Originally Posted by *Crazy9000* 
Wow 20 tons is alot of carbon. Is this estimate based off the energy useage of the servers?

The 20 tonnes come from servers/other powered infrastructure hardware + travel.


----------



## CyberDruid

Very nice! I think this should be a Sticky!

Payment sent!


----------



## Crazy9000

Quote:


Originally Posted by *highwhey* 
I thought Admin was going to say he like playing NFS Carbon on the OCN server. Anyways, nice, I'm selling some stuff so I'll contribute.

Haha I knew it, thats why the servers were going slow awile back. Admin hooked up 60 LCD monitors and used all OCN servers as a big cluster to play :shock:.


----------



## iampoor

I thought this was a CD thread....










Good job


----------



## Krunk_Kracker

Quote:



Originally Posted by *admin*


Did you know that Overclock.net produces an estimated 20 tonnes of carbon each year by running our servers and conducting other Overclock.net business?

In order to offset this, Overclock.net actively donates to carbon offsetting projects such as NativeEnergy & TerraPass who fund projects that help make our world a cleaner and better place.

Want to contribute?

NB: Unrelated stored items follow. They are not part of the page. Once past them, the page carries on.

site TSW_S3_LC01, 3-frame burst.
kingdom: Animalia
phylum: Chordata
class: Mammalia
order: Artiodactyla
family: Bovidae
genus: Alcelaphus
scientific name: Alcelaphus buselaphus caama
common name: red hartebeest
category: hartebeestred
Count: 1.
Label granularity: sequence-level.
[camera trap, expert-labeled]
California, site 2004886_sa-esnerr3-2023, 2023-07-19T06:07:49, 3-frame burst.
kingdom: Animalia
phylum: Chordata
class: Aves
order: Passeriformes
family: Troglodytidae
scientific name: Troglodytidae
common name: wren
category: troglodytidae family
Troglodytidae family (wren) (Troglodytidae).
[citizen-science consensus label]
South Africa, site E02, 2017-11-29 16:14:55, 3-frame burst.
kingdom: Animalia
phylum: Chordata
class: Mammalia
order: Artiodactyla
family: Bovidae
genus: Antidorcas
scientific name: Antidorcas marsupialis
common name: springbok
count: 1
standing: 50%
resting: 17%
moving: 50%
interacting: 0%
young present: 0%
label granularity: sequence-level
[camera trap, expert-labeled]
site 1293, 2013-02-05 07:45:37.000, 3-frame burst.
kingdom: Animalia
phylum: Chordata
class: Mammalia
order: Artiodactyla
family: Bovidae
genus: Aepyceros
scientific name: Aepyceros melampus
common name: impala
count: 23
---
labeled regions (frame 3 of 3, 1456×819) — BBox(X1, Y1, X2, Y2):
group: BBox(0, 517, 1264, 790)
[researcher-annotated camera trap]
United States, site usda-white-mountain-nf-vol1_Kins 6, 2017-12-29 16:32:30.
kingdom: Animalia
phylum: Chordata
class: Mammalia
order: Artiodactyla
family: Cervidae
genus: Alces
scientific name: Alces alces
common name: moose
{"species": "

Please send a PayPal payment to [email protected] with "Carbon Offsetting" in the message and we will pool the funds on your behalf *OR visit a site like this for more info on how you can contribute directly.*

*admin*


A good link for those who would rather donate directly, very nice


----------



## admin

Thanks CyberDruid!

We do not care if you contribute to these projects directly or would like to pool your donations together with other Overclock.net members.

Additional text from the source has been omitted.